-- Selected text --
Writing

05-18-2026

Choose Your Altitude

Being design engineers shouldn't make us less like designers. The work isn't to flatten ourselves into everything, but to know our altitude, point our compass, and walk.

The age-old question: should designers code?

Code generation is easier than ever, and more of us can make something real enough to click, test, and share. So the question's evolved: should designers ship production code?

Roles aren't dissolving so much as getting clearer. The pressure to be everything mistakes access for care, and access is what AI is making cheap.

So do all designers need to become design engineers? I'm arguing no. Some designers create more leverage by staying close to brand, research, taste, narrative, systems, or direction. But more designers need to understand what kind of material they are holding: clay for learning, or bricks for load-bearing software.

The Map isn't the Territory

Alfred Korzybski wrote this line in 1931. The usual reading is simple enough: be humble about our models. The world is bigger than our representation of it.

The map isn't the territory — but the map is useful because it isn't.

-- Exercise brief --
Can you carry the essay on designers and code forward from its last sentence with the next few paragraphs?

-- Data block --
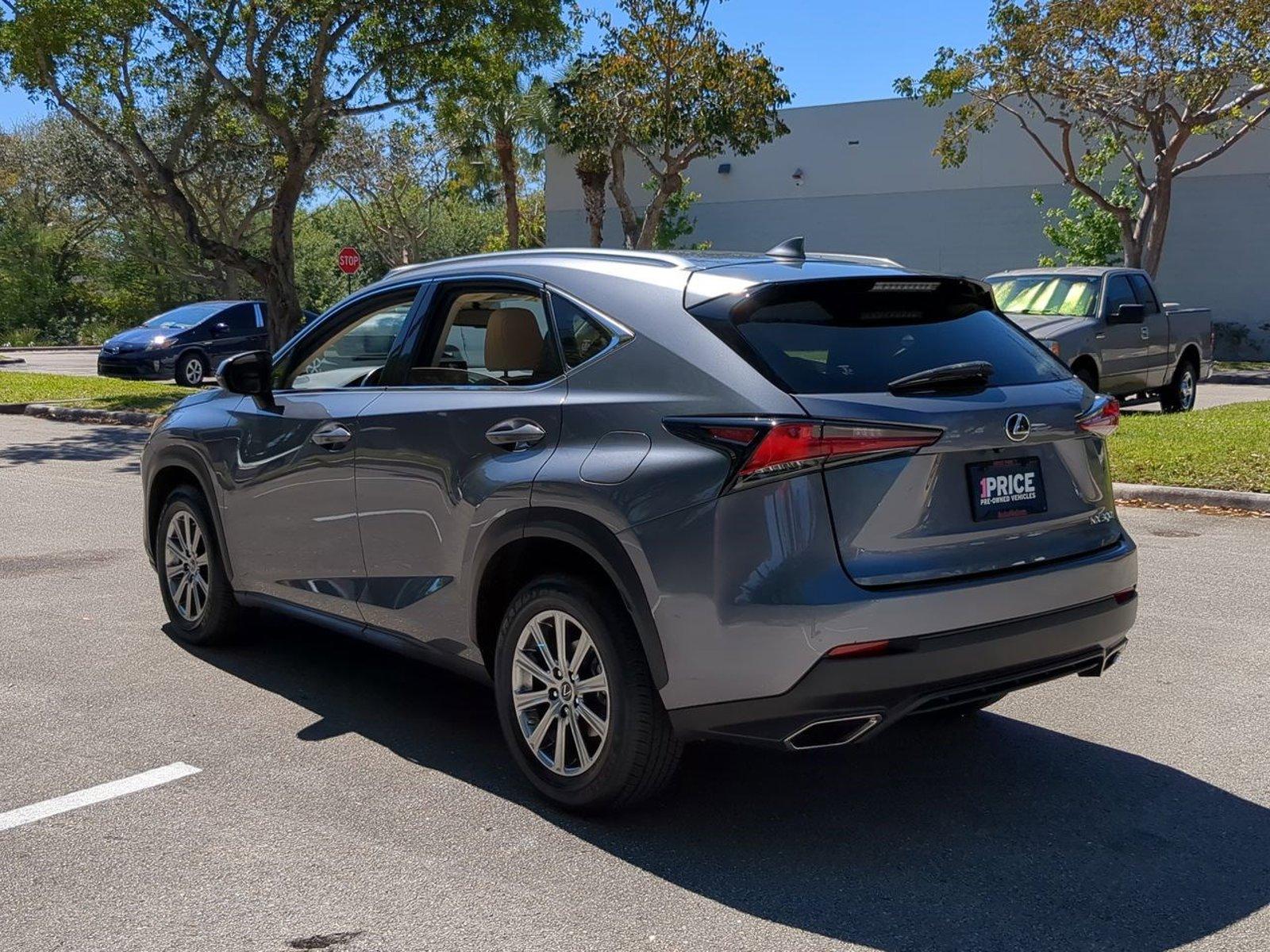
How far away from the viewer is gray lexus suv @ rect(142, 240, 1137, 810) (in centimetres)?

-- Result of the task --
A map strips out what we don't need so we can see the path. The territory has too much in it; the map is an artifact small enough to hold.

AI floods that layer. Agents give us access to something close to infinite maps. They can read our codebase, summarize our meetings, simulate our users, draft our specs, and generate twenty design directions before lunch. We're not short on maps anymore.

The bottlenecks have moved to the questions maps can't answer. A map still needs someone to read it; otherwise it's just markings on a page.

Navigation can leverage maps.

Altitude determines what we see

Map view
Side view

A map is flat, but the territory has dimension. You can fly over it at thirty thousand feet or crawl through the underbrush, and both views are useful for different things.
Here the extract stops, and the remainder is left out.